During the Catalyst Change Week (CCW), We Love Reading (WLR) orchestrated a compelling session titled “The Impact of WLR on Social Networks, Empowerment, and Wellbeing”. This session delved into the profound effects of We Love Reading’s initiatives on social networks, empowerment, and overall wellbeing, aligning with the overarching mission of CCW to drive positive change and collaboration.
Leading this insightful discourse were notable figures: Prof. Rana Dajani, the founder of We Love Reading; Lina Qtaishat, the Research Project Manager at We Love Reading; and Prof. Catherine Panter-Brick, a distinguished scholar hailing from Yale University. The trio engaged in an illuminating dialogue that unveiled the outcomes of We Love Reading’s most recent research endeavors, conducted in partnership with various universities. Moreover, the discussion revolved around the potential for scaling up these impactful results to reach a wider audience.
Lina Qtaishat offered a poignant reflection, stating, “To overcome the challenge in the samples, we learned in WLR to build trust between us and women in the communities, not only with the women but also with community-based [entities].” This emphasis on establishing trust emerged as a pivotal factor in the success of We Love Reading’s interventions.
Prof.

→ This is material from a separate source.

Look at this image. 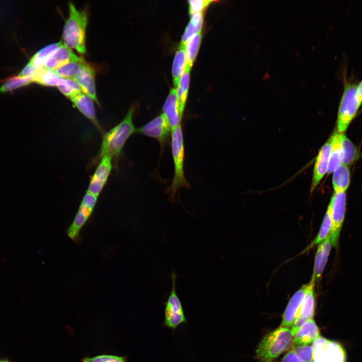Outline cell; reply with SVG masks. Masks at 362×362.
Segmentation results:
<instances>
[{"label": "cell", "mask_w": 362, "mask_h": 362, "mask_svg": "<svg viewBox=\"0 0 362 362\" xmlns=\"http://www.w3.org/2000/svg\"><path fill=\"white\" fill-rule=\"evenodd\" d=\"M88 18L84 11L77 10L72 3L69 4V15L62 32V44L74 49L81 54L85 53V30Z\"/></svg>", "instance_id": "1"}, {"label": "cell", "mask_w": 362, "mask_h": 362, "mask_svg": "<svg viewBox=\"0 0 362 362\" xmlns=\"http://www.w3.org/2000/svg\"><path fill=\"white\" fill-rule=\"evenodd\" d=\"M343 92L337 114V132L343 133L356 116L362 105V99L356 90L357 82L348 78L346 69L342 71Z\"/></svg>", "instance_id": "2"}, {"label": "cell", "mask_w": 362, "mask_h": 362, "mask_svg": "<svg viewBox=\"0 0 362 362\" xmlns=\"http://www.w3.org/2000/svg\"><path fill=\"white\" fill-rule=\"evenodd\" d=\"M294 339L291 328L280 326L265 335L255 351L259 362H273L292 345Z\"/></svg>", "instance_id": "3"}, {"label": "cell", "mask_w": 362, "mask_h": 362, "mask_svg": "<svg viewBox=\"0 0 362 362\" xmlns=\"http://www.w3.org/2000/svg\"><path fill=\"white\" fill-rule=\"evenodd\" d=\"M135 108L128 110L124 118L116 126L104 134L101 147L100 156L118 157L126 141L136 129L133 123Z\"/></svg>", "instance_id": "4"}, {"label": "cell", "mask_w": 362, "mask_h": 362, "mask_svg": "<svg viewBox=\"0 0 362 362\" xmlns=\"http://www.w3.org/2000/svg\"><path fill=\"white\" fill-rule=\"evenodd\" d=\"M171 147L174 164V174L172 182L167 191L172 200L180 188H189V184L184 173V145L181 124L171 132Z\"/></svg>", "instance_id": "5"}, {"label": "cell", "mask_w": 362, "mask_h": 362, "mask_svg": "<svg viewBox=\"0 0 362 362\" xmlns=\"http://www.w3.org/2000/svg\"><path fill=\"white\" fill-rule=\"evenodd\" d=\"M171 289L165 302L163 325L172 329H175L182 324L187 322L181 301L176 292V275L173 272L171 274Z\"/></svg>", "instance_id": "6"}, {"label": "cell", "mask_w": 362, "mask_h": 362, "mask_svg": "<svg viewBox=\"0 0 362 362\" xmlns=\"http://www.w3.org/2000/svg\"><path fill=\"white\" fill-rule=\"evenodd\" d=\"M313 362H346V353L338 342L321 336L312 343Z\"/></svg>", "instance_id": "7"}, {"label": "cell", "mask_w": 362, "mask_h": 362, "mask_svg": "<svg viewBox=\"0 0 362 362\" xmlns=\"http://www.w3.org/2000/svg\"><path fill=\"white\" fill-rule=\"evenodd\" d=\"M346 198L345 192H334L328 206L330 210L332 221L330 236L332 245L334 246L337 245L344 219Z\"/></svg>", "instance_id": "8"}, {"label": "cell", "mask_w": 362, "mask_h": 362, "mask_svg": "<svg viewBox=\"0 0 362 362\" xmlns=\"http://www.w3.org/2000/svg\"><path fill=\"white\" fill-rule=\"evenodd\" d=\"M136 132L157 139L162 144L171 134V128L163 114L156 117L145 125L137 128Z\"/></svg>", "instance_id": "9"}, {"label": "cell", "mask_w": 362, "mask_h": 362, "mask_svg": "<svg viewBox=\"0 0 362 362\" xmlns=\"http://www.w3.org/2000/svg\"><path fill=\"white\" fill-rule=\"evenodd\" d=\"M112 158L108 155L102 157L89 183L87 192L98 197L105 185L112 168Z\"/></svg>", "instance_id": "10"}, {"label": "cell", "mask_w": 362, "mask_h": 362, "mask_svg": "<svg viewBox=\"0 0 362 362\" xmlns=\"http://www.w3.org/2000/svg\"><path fill=\"white\" fill-rule=\"evenodd\" d=\"M308 284L303 285L289 300L283 313L280 326L291 328L294 324L304 302Z\"/></svg>", "instance_id": "11"}, {"label": "cell", "mask_w": 362, "mask_h": 362, "mask_svg": "<svg viewBox=\"0 0 362 362\" xmlns=\"http://www.w3.org/2000/svg\"><path fill=\"white\" fill-rule=\"evenodd\" d=\"M314 287V282L310 281L308 283L307 291L300 312L294 324L291 328L294 336L304 323L313 318L315 308Z\"/></svg>", "instance_id": "12"}, {"label": "cell", "mask_w": 362, "mask_h": 362, "mask_svg": "<svg viewBox=\"0 0 362 362\" xmlns=\"http://www.w3.org/2000/svg\"><path fill=\"white\" fill-rule=\"evenodd\" d=\"M334 142V135L328 140L321 148L316 158L314 168L313 176L311 187L312 192L319 184L327 171L330 153Z\"/></svg>", "instance_id": "13"}, {"label": "cell", "mask_w": 362, "mask_h": 362, "mask_svg": "<svg viewBox=\"0 0 362 362\" xmlns=\"http://www.w3.org/2000/svg\"><path fill=\"white\" fill-rule=\"evenodd\" d=\"M162 111L171 131L181 124L182 116L180 115L178 100L175 88L170 89L163 104Z\"/></svg>", "instance_id": "14"}, {"label": "cell", "mask_w": 362, "mask_h": 362, "mask_svg": "<svg viewBox=\"0 0 362 362\" xmlns=\"http://www.w3.org/2000/svg\"><path fill=\"white\" fill-rule=\"evenodd\" d=\"M321 336L314 318L304 323L294 336L292 346L310 345Z\"/></svg>", "instance_id": "15"}, {"label": "cell", "mask_w": 362, "mask_h": 362, "mask_svg": "<svg viewBox=\"0 0 362 362\" xmlns=\"http://www.w3.org/2000/svg\"><path fill=\"white\" fill-rule=\"evenodd\" d=\"M332 246L330 235L318 245L315 257L313 273L310 281L315 283L320 278L326 264Z\"/></svg>", "instance_id": "16"}, {"label": "cell", "mask_w": 362, "mask_h": 362, "mask_svg": "<svg viewBox=\"0 0 362 362\" xmlns=\"http://www.w3.org/2000/svg\"><path fill=\"white\" fill-rule=\"evenodd\" d=\"M69 99L82 114L102 131L97 119L94 100L89 96L81 92Z\"/></svg>", "instance_id": "17"}, {"label": "cell", "mask_w": 362, "mask_h": 362, "mask_svg": "<svg viewBox=\"0 0 362 362\" xmlns=\"http://www.w3.org/2000/svg\"><path fill=\"white\" fill-rule=\"evenodd\" d=\"M95 76V70L87 64L75 76L74 79L79 85L82 93L89 96L94 101L98 103Z\"/></svg>", "instance_id": "18"}, {"label": "cell", "mask_w": 362, "mask_h": 362, "mask_svg": "<svg viewBox=\"0 0 362 362\" xmlns=\"http://www.w3.org/2000/svg\"><path fill=\"white\" fill-rule=\"evenodd\" d=\"M79 58L71 49L62 44L48 58L44 68L55 70L63 64Z\"/></svg>", "instance_id": "19"}, {"label": "cell", "mask_w": 362, "mask_h": 362, "mask_svg": "<svg viewBox=\"0 0 362 362\" xmlns=\"http://www.w3.org/2000/svg\"><path fill=\"white\" fill-rule=\"evenodd\" d=\"M87 64L81 57L71 60L55 70L56 74L64 79H74L81 69Z\"/></svg>", "instance_id": "20"}, {"label": "cell", "mask_w": 362, "mask_h": 362, "mask_svg": "<svg viewBox=\"0 0 362 362\" xmlns=\"http://www.w3.org/2000/svg\"><path fill=\"white\" fill-rule=\"evenodd\" d=\"M191 67L187 65L185 70L182 74L176 89V96L178 100L181 116L184 112L187 99L188 95L190 80V71Z\"/></svg>", "instance_id": "21"}, {"label": "cell", "mask_w": 362, "mask_h": 362, "mask_svg": "<svg viewBox=\"0 0 362 362\" xmlns=\"http://www.w3.org/2000/svg\"><path fill=\"white\" fill-rule=\"evenodd\" d=\"M187 65V60L185 46L180 45L176 51L172 65V76L175 88L177 86L179 80L185 70Z\"/></svg>", "instance_id": "22"}, {"label": "cell", "mask_w": 362, "mask_h": 362, "mask_svg": "<svg viewBox=\"0 0 362 362\" xmlns=\"http://www.w3.org/2000/svg\"><path fill=\"white\" fill-rule=\"evenodd\" d=\"M341 150L342 162L348 165L352 164L357 157V149L352 142L343 133H339Z\"/></svg>", "instance_id": "23"}, {"label": "cell", "mask_w": 362, "mask_h": 362, "mask_svg": "<svg viewBox=\"0 0 362 362\" xmlns=\"http://www.w3.org/2000/svg\"><path fill=\"white\" fill-rule=\"evenodd\" d=\"M350 183V172L347 165L341 164L334 171L332 184L335 192H345Z\"/></svg>", "instance_id": "24"}, {"label": "cell", "mask_w": 362, "mask_h": 362, "mask_svg": "<svg viewBox=\"0 0 362 362\" xmlns=\"http://www.w3.org/2000/svg\"><path fill=\"white\" fill-rule=\"evenodd\" d=\"M62 44V41H60L46 46L37 52L31 57L29 62L38 69L44 68L45 64L48 58Z\"/></svg>", "instance_id": "25"}, {"label": "cell", "mask_w": 362, "mask_h": 362, "mask_svg": "<svg viewBox=\"0 0 362 362\" xmlns=\"http://www.w3.org/2000/svg\"><path fill=\"white\" fill-rule=\"evenodd\" d=\"M203 23V15L202 13L192 15L190 22L182 35L180 45L185 46L186 43L192 37L201 32Z\"/></svg>", "instance_id": "26"}, {"label": "cell", "mask_w": 362, "mask_h": 362, "mask_svg": "<svg viewBox=\"0 0 362 362\" xmlns=\"http://www.w3.org/2000/svg\"><path fill=\"white\" fill-rule=\"evenodd\" d=\"M54 70L41 68L34 78V82L49 86H58L64 81Z\"/></svg>", "instance_id": "27"}, {"label": "cell", "mask_w": 362, "mask_h": 362, "mask_svg": "<svg viewBox=\"0 0 362 362\" xmlns=\"http://www.w3.org/2000/svg\"><path fill=\"white\" fill-rule=\"evenodd\" d=\"M201 32L195 34L186 43L185 49L187 60V65L192 67L196 60L202 40Z\"/></svg>", "instance_id": "28"}, {"label": "cell", "mask_w": 362, "mask_h": 362, "mask_svg": "<svg viewBox=\"0 0 362 362\" xmlns=\"http://www.w3.org/2000/svg\"><path fill=\"white\" fill-rule=\"evenodd\" d=\"M334 142L333 144L332 149L330 153L327 172L330 173L337 168L342 162L341 150L340 148L339 133L334 132Z\"/></svg>", "instance_id": "29"}, {"label": "cell", "mask_w": 362, "mask_h": 362, "mask_svg": "<svg viewBox=\"0 0 362 362\" xmlns=\"http://www.w3.org/2000/svg\"><path fill=\"white\" fill-rule=\"evenodd\" d=\"M34 82L32 77H21L13 76L5 80L0 87V93H4L14 90L18 88L28 85Z\"/></svg>", "instance_id": "30"}, {"label": "cell", "mask_w": 362, "mask_h": 362, "mask_svg": "<svg viewBox=\"0 0 362 362\" xmlns=\"http://www.w3.org/2000/svg\"><path fill=\"white\" fill-rule=\"evenodd\" d=\"M331 226V213L328 207L317 235L312 243L308 246L306 250L310 249L311 247L324 241L330 235Z\"/></svg>", "instance_id": "31"}, {"label": "cell", "mask_w": 362, "mask_h": 362, "mask_svg": "<svg viewBox=\"0 0 362 362\" xmlns=\"http://www.w3.org/2000/svg\"><path fill=\"white\" fill-rule=\"evenodd\" d=\"M92 211V210L80 206L72 225L69 229L68 234L70 237L74 238L76 236L78 230L86 221Z\"/></svg>", "instance_id": "32"}, {"label": "cell", "mask_w": 362, "mask_h": 362, "mask_svg": "<svg viewBox=\"0 0 362 362\" xmlns=\"http://www.w3.org/2000/svg\"><path fill=\"white\" fill-rule=\"evenodd\" d=\"M57 87L61 93L69 98L82 92L79 85L74 79H64L63 82Z\"/></svg>", "instance_id": "33"}, {"label": "cell", "mask_w": 362, "mask_h": 362, "mask_svg": "<svg viewBox=\"0 0 362 362\" xmlns=\"http://www.w3.org/2000/svg\"><path fill=\"white\" fill-rule=\"evenodd\" d=\"M292 349L303 362H313V349L312 345L292 346Z\"/></svg>", "instance_id": "34"}, {"label": "cell", "mask_w": 362, "mask_h": 362, "mask_svg": "<svg viewBox=\"0 0 362 362\" xmlns=\"http://www.w3.org/2000/svg\"><path fill=\"white\" fill-rule=\"evenodd\" d=\"M125 356L109 354H103L93 357H86L82 362H127Z\"/></svg>", "instance_id": "35"}, {"label": "cell", "mask_w": 362, "mask_h": 362, "mask_svg": "<svg viewBox=\"0 0 362 362\" xmlns=\"http://www.w3.org/2000/svg\"><path fill=\"white\" fill-rule=\"evenodd\" d=\"M213 1L210 0H192L188 1L189 13L191 15L202 13L207 7H208Z\"/></svg>", "instance_id": "36"}, {"label": "cell", "mask_w": 362, "mask_h": 362, "mask_svg": "<svg viewBox=\"0 0 362 362\" xmlns=\"http://www.w3.org/2000/svg\"><path fill=\"white\" fill-rule=\"evenodd\" d=\"M97 198L98 196L90 193L86 192L83 198L80 206L93 211L97 202Z\"/></svg>", "instance_id": "37"}, {"label": "cell", "mask_w": 362, "mask_h": 362, "mask_svg": "<svg viewBox=\"0 0 362 362\" xmlns=\"http://www.w3.org/2000/svg\"><path fill=\"white\" fill-rule=\"evenodd\" d=\"M39 70L40 69L37 68L32 63L29 62L19 73V76L24 77H32L34 80Z\"/></svg>", "instance_id": "38"}, {"label": "cell", "mask_w": 362, "mask_h": 362, "mask_svg": "<svg viewBox=\"0 0 362 362\" xmlns=\"http://www.w3.org/2000/svg\"><path fill=\"white\" fill-rule=\"evenodd\" d=\"M281 362H303L295 354L294 351L291 349L283 357Z\"/></svg>", "instance_id": "39"}, {"label": "cell", "mask_w": 362, "mask_h": 362, "mask_svg": "<svg viewBox=\"0 0 362 362\" xmlns=\"http://www.w3.org/2000/svg\"><path fill=\"white\" fill-rule=\"evenodd\" d=\"M356 90L358 95L362 99V79L360 81L357 82Z\"/></svg>", "instance_id": "40"}, {"label": "cell", "mask_w": 362, "mask_h": 362, "mask_svg": "<svg viewBox=\"0 0 362 362\" xmlns=\"http://www.w3.org/2000/svg\"><path fill=\"white\" fill-rule=\"evenodd\" d=\"M0 362H12L8 358H0Z\"/></svg>", "instance_id": "41"}]
</instances>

Catherine Panter-Brick contributed valuable insights, sharing, “We know that social work is one of the pathways to human flourishing and social support. Our research on specific networks is showing that the more diverse social networks you have, the better the key towards fostering a sense of agency.” She continued, “Our research revealed that individuals who engaged as community volunteers felt more resourceful and had a higher sense of well-being. It is becoming increasingly evident that our work helps to understand how people think about social ties, empowerment, and wellbeing, and why they take leadership roles in their communities.”
Prof. Panter-Brick concluded, “If you have a small network and work within always the same people who are like you, you’re more likely to take advantage of social and economic opportunities.”
The session also offered a concise overview of the research under scrutiny. Social networks, encompassing intricate interactions and relationships among individuals, are recognized as pivotal for socioeconomic progress. Nonetheless, rigorous examination of their influence on women’s psychological empowerment and life satisfaction, particularly within resource-constrained Middle Eastern communities, remained scarce.
In 2022, We Love Reading worked on a research that documented the social networks of 215 women in Amman, Jordan, comprising 106 Syrian refugees and 109 Jordanians. Employing a randomized controlled trial, half of these women engaged in a comprehensive We Love Reading training day, while the other half did not. Comprehensive data collection transpired before (baseline) and after (endline) the WLR training, offering profound insights into the transformative potential of We Love Reading’s Program.
This session stood as a testament to the remarkable impact that collaborative efforts, like those fostered by Catalyst Change Week, can have in generating positive change at both individual and community levels.